In 2018, President Al-Sisi ratified a bill guaranteeing universal health insurance for all Egyptians. Following Al-Sisi’s directive, the government announced a goal of expanding it to all 27 governorates by 2028, but as of 2023, the new system had only been implemented in six governorates.
“The price increases for health services in public hospitals will likely result in higher costs for treatment and will affect even those with public health insurance,” Mona Mina told Amnesty International.
According to the World Bank, Egypt’s already high out-of-pocket expenses (OOP) – costs that individuals are responsible for paying and may or may not be reimbursed – are burdening the country’s poorest people and pushing many families below the poverty line.
Unclear public-private relations
The new law stipulates that public hospitals run by the private sector must allocate a certain percentage of their total medical services to those who are covered by public health insurance, universal health insurance, or who are eligible for state-funded treatment. However, the law does not specify what percentage of services must be reserved for these categories of patients. This means that there is no safeguard against these for-profit public hospitals reserving a large proportion of their services for paying patients, depriving those who cannot pay.

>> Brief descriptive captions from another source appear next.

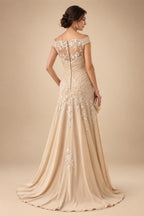 Jacquard Sheath/Column V-Neck Floor-Length Mother of the Bride & Groom Dresses with Ruched Waist (SHIB22500907)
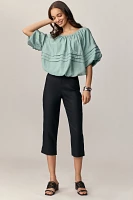 Maeve Short-Sleeve Bubble Tiered Top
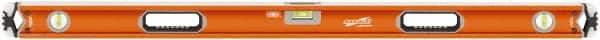 SAVAGE by SWANSON - 48" Long 3 Vial Box Beam Level - Aluminum, Orange - Americas Industrial Supply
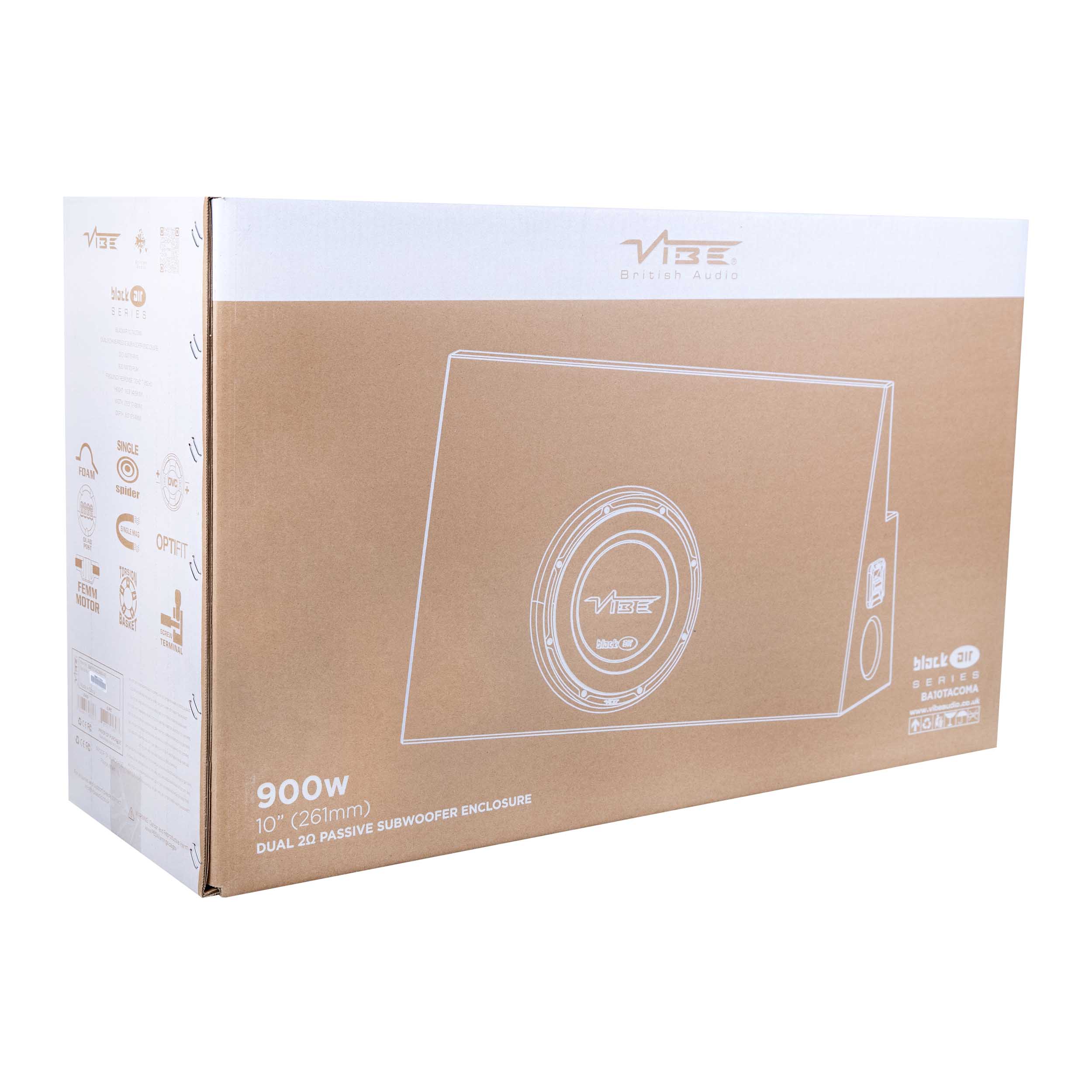 OEM-Fit Sub Enclosure - Toyota Tacoma Double Cab 2016-2023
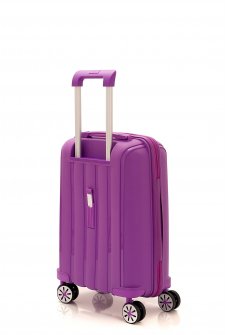 Mçs V305 Kırılmaz PoliPropilen Kabin Boy Valiz Mor
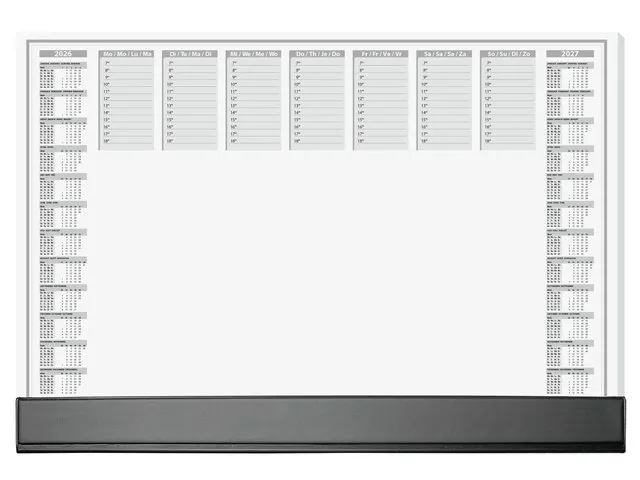 Designonderlegger Sigel Office 26/27 59,5x41cm dag/week- planner 40 ve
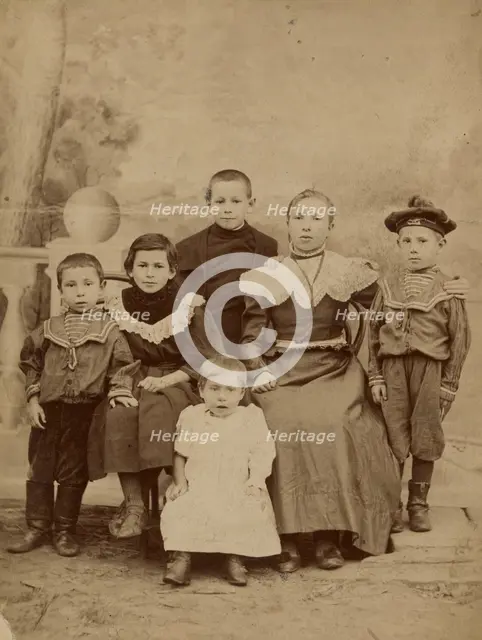 Group portrait of children, about 1880-1895. Creator: Unknown.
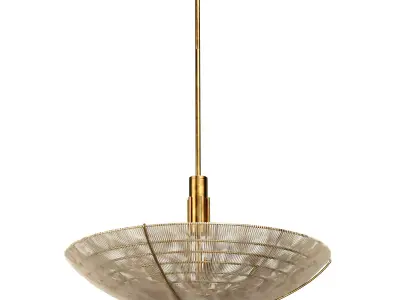 Delphine Natural Jute Pendant Light 3D model
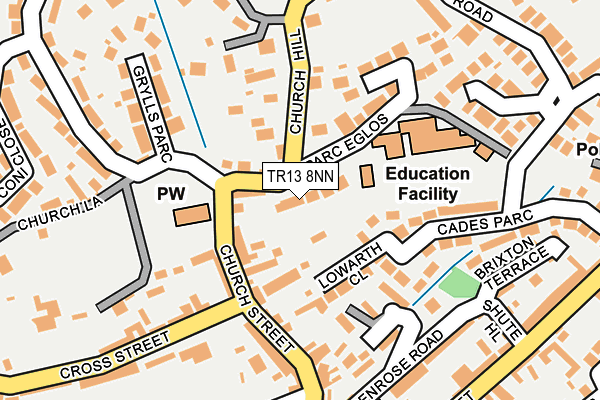 TR13 8NN map - OS OpenMap – Local (Ordnance Survey)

The law does not provide any safeguards to ensure that discrimination does not occur based on patients’ insurance or ability to pay out of pocket.
In light of these concerns, the Egyptian Doctors’ Union urged President Al-Sisi in May 2024 not to ratify the law, citing threats to staff working in public hospitals.
The new law requires the private sector to retain only 25 percent of the staff working in public hospitals and allows them to lay off up to 75 percent of the staff if hospital management is transferred to the private sector.
The Egyptian government needs to put in place and enforce a strong regulatory framework and legislation to ensure that the poorest and most vulnerable groups have equal access to quality health care in public hospitals run by the private sector, and ensure that meaningful consultations are held with stakeholders, including health workers.
background
On October 2, 2023, President Al-Sisi said that due to the government’s insufficient management of public hospitals, it is possible for the government to build hospitals and transfer their management to the private sector.
Egypt’s public health care system is plagued by a shortage of public hospital beds, with just 1.4 beds per 1,000 people, well below the global average of 2.9 beds per 1,000 people.
Since 2014, the Egyptian government has failed to meet its constitutionally mandated target of allocating at least 3 percent of GDP to health care.